**SUPPLIED TEXT:**

* * * * * * * * *

# Norwegian: trettendedel/trettendel



## timtfj

Hello,

I'm trying to fill in some of the gaps in my vocabulary and am now looking at the words for fractions.

For fractions from _n_/3 to _n_/12, I understand that there are two forms, and I'm happy with those:


1/3 = _en *tredel*_ or _en *tredjedel *_("a three-part" or "a third-part")
3/5 = _tre *femdel*er_ or _tre *femtedel*er_
7/12 = _sju *tolvdel*er_ or _sju *tolvtedel*er_

Above 12 however, my two books disagree:

Louis Janus, _Norwegian Verbs and Essentials of Grammar_ (1998) says that above 12, only the shorter version is used:


1/13 = _en *trettendel*_ (not _en *trettendedel*_)
7/20 = _sju *tjuedel*er_ (not _sju *tjuendedel*er_)

On the other hand, Åse-Berit & Rolf Strandskrogen, _Norwegian: An Essential Grammar_ (? 1989) gives only the longer version. Its examples are _*en trettendedel*_ and _*en fjortendedel*._ The book is, however, very badly printed with many layout errors, so I wouldn't be surprised if these are typos.

Finally, Bokmålsordboka (which I use online) includes both forms, at least up to _tjuedel_ / _tjuendedel_.

So I've two questions.


Is there in fact a rule about fractions above 1/12, or is there a choice between fjortendel / fjortendedel etc.? Is it a rule or just a style convention?
If there is a rule, which way round is it?

Thanks!


----------



## NorwegianNYC

There is quite a lot of confusion regarding this in Norway as well. The basic rule is to use CARDINAL numbers as denominator, hence "en tredel", "to sjudeler" etc. This also applies for numbers above 12. Some might disagree to this, but this is based on the old counting system for fraction which was based on ordinal numbers.

If you stick with the cardinal counting, you'll be safe


----------



## Ben Jamin

NorwegianNYC said:


> There is quite a lot of confusion regarding this in Norway as well. The basic rule is to use CARDINAL numbers as denominator, hence "en tredel", "to sjudeler" etc. This also applies for numbers above 12. Some might disagree to this, but this is based on the old counting system for fraction which was based on ordinal numbers.
> 
> If you stick with the cardinal counting, you'll be safe


This is a surprise to me. When I learned Norwegian 30 years ago nobody mentioned the alternative with cardinal numbers. It was not used in media either. That's why I was sure it was a modern turn of the language change.


----------



## timtfj

NorwegianNYC said:


> There is quite a lot of confusion regarding this in Norway as well. The basic rule is to use CARDINAL numbers as denominator, hence "en tredel", "to sjudeler" etc. This also applies for numbers above 12. Some might disagree to this, but this is based on the old counting system for fraction which was based on ordinal numbers.
> 
> If you stick with the cardinal counting, you'll be safe



Hmmm. My aim is to understand everything about the language as fully as possible, so learning one form while neglecting the other doesn't seem to me like being safe.  I need to know both and to understand their status.

* * * * * * * * *

**EXTRACTED MATERIAL:**
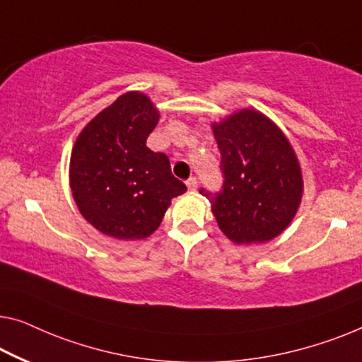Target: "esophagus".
<instances>
[{
  "label": "esophagus",
  "instance_id": "esophagus-1",
  "mask_svg": "<svg viewBox=\"0 0 362 362\" xmlns=\"http://www.w3.org/2000/svg\"><path fill=\"white\" fill-rule=\"evenodd\" d=\"M185 183H187V188H188V190H190V192H195V190H197L198 182H197L195 177H190V179H188Z\"/></svg>",
  "mask_w": 362,
  "mask_h": 362
}]
</instances>
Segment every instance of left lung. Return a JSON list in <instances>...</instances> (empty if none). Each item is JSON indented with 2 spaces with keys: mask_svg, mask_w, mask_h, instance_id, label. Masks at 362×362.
<instances>
[{
  "mask_svg": "<svg viewBox=\"0 0 362 362\" xmlns=\"http://www.w3.org/2000/svg\"><path fill=\"white\" fill-rule=\"evenodd\" d=\"M224 174L211 203L223 234L237 245L278 237L298 213L304 179L293 144L276 123L257 109H240L211 123Z\"/></svg>",
  "mask_w": 362,
  "mask_h": 362,
  "instance_id": "1",
  "label": "left lung"
}]
</instances>
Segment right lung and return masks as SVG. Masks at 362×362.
I'll return each instance as SVG.
<instances>
[{
    "instance_id": "obj_1",
    "label": "right lung",
    "mask_w": 362,
    "mask_h": 362,
    "mask_svg": "<svg viewBox=\"0 0 362 362\" xmlns=\"http://www.w3.org/2000/svg\"><path fill=\"white\" fill-rule=\"evenodd\" d=\"M159 117L149 95L129 90L97 113L74 141L73 199L83 218L112 239H146L172 198L187 192L172 175L169 158L146 146Z\"/></svg>"
}]
</instances>
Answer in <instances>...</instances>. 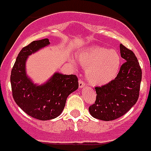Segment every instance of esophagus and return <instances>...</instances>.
<instances>
[{
  "instance_id": "34e87169",
  "label": "esophagus",
  "mask_w": 151,
  "mask_h": 151,
  "mask_svg": "<svg viewBox=\"0 0 151 151\" xmlns=\"http://www.w3.org/2000/svg\"><path fill=\"white\" fill-rule=\"evenodd\" d=\"M78 85H79V88H82L86 85V83L83 81L82 79H79V81H78Z\"/></svg>"
}]
</instances>
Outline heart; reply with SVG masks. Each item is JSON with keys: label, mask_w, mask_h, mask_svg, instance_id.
Segmentation results:
<instances>
[{"label": "heart", "mask_w": 151, "mask_h": 151, "mask_svg": "<svg viewBox=\"0 0 151 151\" xmlns=\"http://www.w3.org/2000/svg\"><path fill=\"white\" fill-rule=\"evenodd\" d=\"M78 60L86 68V76L92 85H101L116 76L121 65V58L114 50L100 46L86 48L78 55Z\"/></svg>", "instance_id": "obj_1"}]
</instances>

* * * * * * * * *

**INSTRUCTIONS:**
- A) In the thread on Norwegian fractions, which dictionary does the first poster use online and report as including both forms?
- B) Write out the thread on Norwegian fractions word for word, from "Above 12 however, my" up to and including "to _tjuedel_ / _tjuendedel_.".

**ANSWERS PROVIDED:**
- A) Bokmålsordboka.

- B)
Above 12 however, my two books disagree:

Louis Janus, _Norwegian Verbs and Essentials of Grammar_ (1998) says that above 12, only the shorter version is used:


1/13 = _en *trettendel*_ (not _en *trettendedel*_)
7/20 = _sju *tjuedel*er_ (not _sju *tjuendedel*er_)

On the other hand, Åse-Berit & Rolf Strandskrogen, _Norwegian: An Essential Grammar_ (? 1989) gives only the longer version. Its examples are _*en trettendedel*_ and _*en fjortendedel*._ The book is, however, very badly printed with many layout errors, so I wouldn't be surprised if these are typos.

Finally, Bokmålsordboka (which I use online) includes both forms, at least up to _tjuedel_ / _tjuendedel_.